Exercises to complete:
(1) Sum up the C# tool-testing post in two sentences.
(2) Copy the stretch of the C# tool-testing post from "This fantastic resource" through "async void TestLLMWithTools()".

This fantastic resource is very valuable for all AI Researchers.

Here is a simple C# Code sample:

/// <summary>
/// Test the LLM with tools.
/// </summary>
private async void TestLLMWithTools()
{

    // Init a new Tool Registry:
    ToolRegistry toolRegistry = new ToolRegistry();

    // Init a new LlmClient:
    LlmClient llmClient = new LlmClient("http://192.168.0.2:11434", "watt-tool-8B", toolRegistry);

    List<string> queries = new List<string>();

    // search_the_web questions
    queries.Add("What are the top 5 AI companies in 2025?");
    queries.Add("Search for recent breakthroughs in quantum computing");
    queries.Add("Find me information about Mars colonization plans");

    // get_ip_address questions
    queries.Add("What's the keey words in the sentence: 'Send an email to john@example.com with subject 'Meeting' and body 'Let's meet tomorrow'");
    queries.Add("What are the key words in: Can you tell me the system's public IP?");
    queries.Add("What key words can you find in: Please show me my IP address");

    // get_ip_address questions
    queries.Add("What's my current IP address?");
    queries.Add("Can you tell me the system's public IP?");
    queries.Add("Please show me my IP address");

    // send_email questions
    queries.Add("Send an email to john@example.com with subject 'Meeting' and body 'Let's meet tomorrow'");
    queries.Add("Email sarah@test.com with subject 'Report' and body 'Here is the latest report'");
    queries.Add("Please send an email to mike@work.com, subject 'Update', body 'Project is on track'");

    // financial_ratios.interest_coverage questions
    queries.Add("What's Tesla's interest coverage ratio for the past 3 years?");
    queries.Add("Calculate Apple's interest coverage ratio over 5 years");
    queries.Add("Show me Microsoft’s interest coverage ratio for the last 2 years");

    // sales_growth.calculate questions
    queries.Add("What’s the sales growth rate for Amazon over the past 4 years?");
    queries.Add("Calculate Google's sales growth for the last 3 years");
    queries.Add("Find the sales growth rate of Netflix for the past 5 years");

    // weather_forecast questions
    queries.Add("What's the weather forecast for New York for the next 3 days?");
    queries.Add("Tell me the 5-day weather forecast for London");
    queries.Add("Show me the weather prediction for Tokyo for the next 2 days");

    // get_current_time questions
    queries.Add("What's the current time in ISO format?");
    queries.Add("Show me the time in Unix format");
    queries.Add("What’s the present time in ISO format?");


    // 
    foreach (string query in queries)
    {

        // 
        string json = await llmClient.CallLLMWithToolsAsync("/api/chat", query);

        // 
        Response response = JsonSerializer.Deserialize<Response>(json);
        textBox1.Text = response.Message.Content;
    }
}

 

This small test gives me a 100% success rate, which is fantastic for a small model like this!

Note: Ollama Tool Calls are not supported by the Watt Models, however, the models can be used like standard chat, and the function calling works as if you're chatting with a model.

Record set:
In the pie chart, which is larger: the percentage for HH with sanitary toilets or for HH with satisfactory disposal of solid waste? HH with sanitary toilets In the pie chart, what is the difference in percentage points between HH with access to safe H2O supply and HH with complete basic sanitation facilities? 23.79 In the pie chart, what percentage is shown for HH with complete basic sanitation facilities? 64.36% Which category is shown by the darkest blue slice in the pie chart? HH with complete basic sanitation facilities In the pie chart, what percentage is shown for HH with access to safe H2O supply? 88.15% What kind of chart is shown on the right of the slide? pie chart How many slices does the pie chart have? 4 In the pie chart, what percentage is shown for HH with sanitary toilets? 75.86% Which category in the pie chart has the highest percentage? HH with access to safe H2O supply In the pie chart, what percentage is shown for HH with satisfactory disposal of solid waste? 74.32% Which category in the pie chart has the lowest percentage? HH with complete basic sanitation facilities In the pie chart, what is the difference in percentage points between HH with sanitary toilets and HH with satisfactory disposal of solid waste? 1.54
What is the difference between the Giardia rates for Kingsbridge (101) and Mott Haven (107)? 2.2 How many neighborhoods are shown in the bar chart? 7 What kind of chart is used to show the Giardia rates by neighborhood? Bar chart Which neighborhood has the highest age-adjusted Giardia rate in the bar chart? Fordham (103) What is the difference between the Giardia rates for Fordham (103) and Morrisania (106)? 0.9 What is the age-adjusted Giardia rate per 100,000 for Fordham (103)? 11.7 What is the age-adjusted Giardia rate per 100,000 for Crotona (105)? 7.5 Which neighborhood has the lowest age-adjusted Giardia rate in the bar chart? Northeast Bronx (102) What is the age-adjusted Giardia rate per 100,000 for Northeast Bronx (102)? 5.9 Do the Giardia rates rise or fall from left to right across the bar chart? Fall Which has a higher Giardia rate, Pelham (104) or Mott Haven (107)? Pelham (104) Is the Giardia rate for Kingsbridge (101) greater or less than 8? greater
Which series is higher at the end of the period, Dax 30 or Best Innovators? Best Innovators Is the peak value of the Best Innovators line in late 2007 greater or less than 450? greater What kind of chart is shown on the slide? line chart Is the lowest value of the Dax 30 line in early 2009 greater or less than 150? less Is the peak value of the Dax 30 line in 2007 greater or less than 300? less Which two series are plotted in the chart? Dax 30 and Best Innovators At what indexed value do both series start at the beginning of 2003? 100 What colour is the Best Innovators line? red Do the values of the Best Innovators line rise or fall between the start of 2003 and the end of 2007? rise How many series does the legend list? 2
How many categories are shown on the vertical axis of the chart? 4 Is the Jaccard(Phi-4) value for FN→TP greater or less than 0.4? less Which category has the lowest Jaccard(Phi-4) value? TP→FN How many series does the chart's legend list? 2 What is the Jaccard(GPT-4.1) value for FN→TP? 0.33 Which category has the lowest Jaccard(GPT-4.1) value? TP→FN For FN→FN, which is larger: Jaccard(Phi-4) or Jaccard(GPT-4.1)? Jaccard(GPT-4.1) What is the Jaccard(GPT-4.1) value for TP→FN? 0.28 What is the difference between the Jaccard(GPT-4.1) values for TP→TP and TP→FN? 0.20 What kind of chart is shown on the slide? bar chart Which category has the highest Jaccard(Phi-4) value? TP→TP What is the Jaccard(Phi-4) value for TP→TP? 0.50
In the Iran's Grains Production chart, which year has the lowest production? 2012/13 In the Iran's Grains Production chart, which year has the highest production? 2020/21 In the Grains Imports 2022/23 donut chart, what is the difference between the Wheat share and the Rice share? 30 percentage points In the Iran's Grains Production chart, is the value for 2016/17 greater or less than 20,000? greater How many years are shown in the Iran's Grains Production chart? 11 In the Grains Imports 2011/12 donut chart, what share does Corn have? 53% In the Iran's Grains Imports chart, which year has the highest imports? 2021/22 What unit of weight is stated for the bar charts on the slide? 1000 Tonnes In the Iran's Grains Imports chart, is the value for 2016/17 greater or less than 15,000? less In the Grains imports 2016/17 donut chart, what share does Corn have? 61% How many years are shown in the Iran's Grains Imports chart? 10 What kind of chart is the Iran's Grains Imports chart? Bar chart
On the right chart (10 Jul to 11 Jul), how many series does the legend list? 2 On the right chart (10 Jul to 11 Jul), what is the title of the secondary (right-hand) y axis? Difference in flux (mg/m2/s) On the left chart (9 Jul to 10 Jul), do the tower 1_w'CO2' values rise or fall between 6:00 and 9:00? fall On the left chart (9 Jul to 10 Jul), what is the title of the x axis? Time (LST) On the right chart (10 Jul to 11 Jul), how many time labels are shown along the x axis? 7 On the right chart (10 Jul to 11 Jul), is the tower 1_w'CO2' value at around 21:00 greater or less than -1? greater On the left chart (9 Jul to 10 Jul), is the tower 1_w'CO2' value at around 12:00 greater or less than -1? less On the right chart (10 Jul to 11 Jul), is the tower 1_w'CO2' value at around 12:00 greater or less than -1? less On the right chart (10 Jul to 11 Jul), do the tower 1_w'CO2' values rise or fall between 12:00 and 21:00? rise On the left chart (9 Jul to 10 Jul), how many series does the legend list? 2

Solved tasks:
(1) The post shares a C# sample that sets up a tool registry and an LlmClient for the watt-tool-8B model, then sends a list of queries about web searches, IP addresses, emails, financial ratios, sales growth, weather, and the current time to the chat endpoint one at a time, showing each reply in a text box. The writer reports a 100% success rate and notes that Watt models don't support Ollama tool calls, but function calling still works through standard chat.

(2)
This fantastic resource is very valuable for all AI Researchers.

Here is a simple C# Code sample:

/// <summary>
/// Test the LLM with tools.
/// </summary>
private async void TestLLMWithTools()